Ben R Spoer; Alexander S Chen; Taylor M Lampe; Isabel S Nelson; Anne Vierse; Noah V Zazanis; Byoungjun Kim; Lorna E Thorpe; Subu V Subramanian; Marc N Gourevitch

doi:10.1016/j.ssmph.2023.101511

Validation of a geospatial aggregation method for congressional districts and other US administrative geographies

SSM Popul Health. 2023 Sep 4:24:101511. doi: 10.1016/j.ssmph.2023.101511. eCollection 2023 Dec.

Affiliations

¹ New York University Grossman School of Medicine, Department of Population Health, Division of Epidemiology, New York, NY, USA.
² Harvard T.H. Chan School of Public Health, Department of Social and Behavioral Sciences, Boston, MA, USA.
³ New York University Grossman School of Medicine, Department of Population Health, New York, NY, USA.

Abstract

Stakeholders need data on health and drivers of health parsed to the boundaries of essential policy-relevant geographies. US Congressional Districts are an example of a policy-relevant geography which generally lack health data. One strategy to generate Congressional District heath data metric estimates is to aggregate estimates from other geographies, for example, from counties or census tracts to Congressional Districts.
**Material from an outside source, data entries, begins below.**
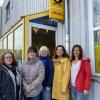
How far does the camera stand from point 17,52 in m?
8.35

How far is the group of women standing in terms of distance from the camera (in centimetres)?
522

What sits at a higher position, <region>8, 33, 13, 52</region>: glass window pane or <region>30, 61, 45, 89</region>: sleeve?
<region>8, 33, 13, 52</region>: glass window pane

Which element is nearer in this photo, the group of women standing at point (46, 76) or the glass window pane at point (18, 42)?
the group of women standing at point (46, 76)

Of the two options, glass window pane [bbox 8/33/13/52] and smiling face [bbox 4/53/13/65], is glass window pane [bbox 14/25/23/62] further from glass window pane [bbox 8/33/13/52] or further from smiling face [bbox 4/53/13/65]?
smiling face [bbox 4/53/13/65]

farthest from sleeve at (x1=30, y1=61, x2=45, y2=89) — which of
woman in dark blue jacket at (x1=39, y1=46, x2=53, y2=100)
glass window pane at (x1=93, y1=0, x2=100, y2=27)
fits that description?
glass window pane at (x1=93, y1=0, x2=100, y2=27)

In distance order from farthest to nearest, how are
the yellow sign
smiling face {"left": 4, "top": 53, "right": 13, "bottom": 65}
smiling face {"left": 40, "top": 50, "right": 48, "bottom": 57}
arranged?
1. the yellow sign
2. smiling face {"left": 40, "top": 50, "right": 48, "bottom": 57}
3. smiling face {"left": 4, "top": 53, "right": 13, "bottom": 65}

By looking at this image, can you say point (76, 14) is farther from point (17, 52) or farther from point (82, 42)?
point (17, 52)

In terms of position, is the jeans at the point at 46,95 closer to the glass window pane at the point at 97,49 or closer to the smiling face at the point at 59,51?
the smiling face at the point at 59,51

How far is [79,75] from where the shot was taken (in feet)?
17.7

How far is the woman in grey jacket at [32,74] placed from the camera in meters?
5.53

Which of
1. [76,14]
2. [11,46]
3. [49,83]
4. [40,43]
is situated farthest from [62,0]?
[11,46]

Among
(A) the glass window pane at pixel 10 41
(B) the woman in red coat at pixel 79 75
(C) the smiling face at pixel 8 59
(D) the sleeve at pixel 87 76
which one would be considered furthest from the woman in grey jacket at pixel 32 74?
(A) the glass window pane at pixel 10 41

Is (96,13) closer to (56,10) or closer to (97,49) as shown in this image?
(97,49)

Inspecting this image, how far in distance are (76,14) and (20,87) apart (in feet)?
6.58
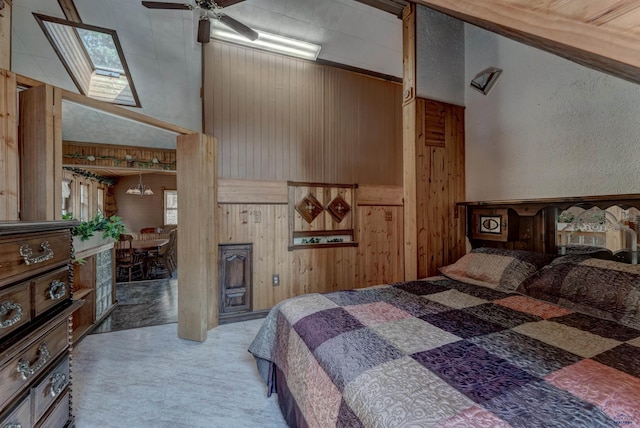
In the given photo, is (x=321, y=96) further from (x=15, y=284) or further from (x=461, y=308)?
(x=15, y=284)

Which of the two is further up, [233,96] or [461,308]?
[233,96]

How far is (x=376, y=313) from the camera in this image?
147cm

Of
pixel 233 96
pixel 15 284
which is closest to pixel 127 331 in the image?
pixel 15 284

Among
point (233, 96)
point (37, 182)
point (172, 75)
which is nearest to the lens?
point (37, 182)

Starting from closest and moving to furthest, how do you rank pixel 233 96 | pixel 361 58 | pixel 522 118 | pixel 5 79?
pixel 5 79 → pixel 522 118 → pixel 233 96 → pixel 361 58

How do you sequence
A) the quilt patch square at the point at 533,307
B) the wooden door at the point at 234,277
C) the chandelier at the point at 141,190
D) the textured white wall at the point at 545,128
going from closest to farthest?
the quilt patch square at the point at 533,307 → the textured white wall at the point at 545,128 → the wooden door at the point at 234,277 → the chandelier at the point at 141,190

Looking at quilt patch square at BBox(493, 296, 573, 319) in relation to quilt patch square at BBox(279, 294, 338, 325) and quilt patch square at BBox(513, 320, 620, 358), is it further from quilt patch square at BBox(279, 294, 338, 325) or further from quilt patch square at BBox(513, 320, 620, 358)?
quilt patch square at BBox(279, 294, 338, 325)

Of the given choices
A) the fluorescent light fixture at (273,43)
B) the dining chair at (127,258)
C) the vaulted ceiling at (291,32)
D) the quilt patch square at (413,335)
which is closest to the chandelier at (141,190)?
the dining chair at (127,258)

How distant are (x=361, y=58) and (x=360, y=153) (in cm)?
122

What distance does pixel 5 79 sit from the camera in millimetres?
1474

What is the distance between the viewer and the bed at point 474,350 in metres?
0.77

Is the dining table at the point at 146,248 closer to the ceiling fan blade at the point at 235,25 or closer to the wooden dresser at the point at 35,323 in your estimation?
the ceiling fan blade at the point at 235,25

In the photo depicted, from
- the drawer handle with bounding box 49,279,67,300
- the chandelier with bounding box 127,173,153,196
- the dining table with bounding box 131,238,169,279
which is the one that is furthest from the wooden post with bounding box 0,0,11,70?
the chandelier with bounding box 127,173,153,196

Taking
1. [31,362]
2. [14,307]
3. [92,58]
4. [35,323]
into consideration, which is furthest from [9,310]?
[92,58]
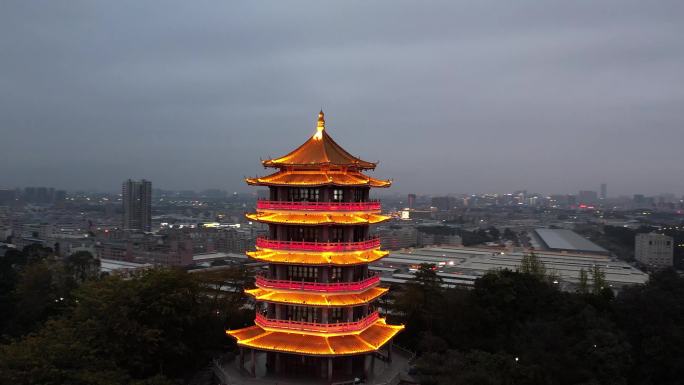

Doing so requires several methodological decisions. We refine a method to aggregate health metric estimates from one geography to another, using a population weighted approach. The method's accuracy is evaluated by comparing three aggregated metric estimates to metric estimates from the US Census American Community Survey for the same years: Broadband Access, High School Completion, and Unemployment. We then conducted four sensitivity analyses testing: the effect of aggregating counts vs. percentages; impacts of component geography size and data missingness; and extent of population overlap between component and target geographies. Aggregated estimates were very similar to estimates for identical metrics drawn directly from the data source. Sensitivity analyses suggest the following best practices for Congressional district-based metrics: utilizing smaller, more plentiful geographies like census tracts as opposed to larger, less plentiful geographies like counties, despite potential for less stable estimates in smaller geographies; favoring geographies with higher percentage population overlap.

Keywords: Congressional districts; Geospatial analysis; Spatial data aggregation; US administrative geographies.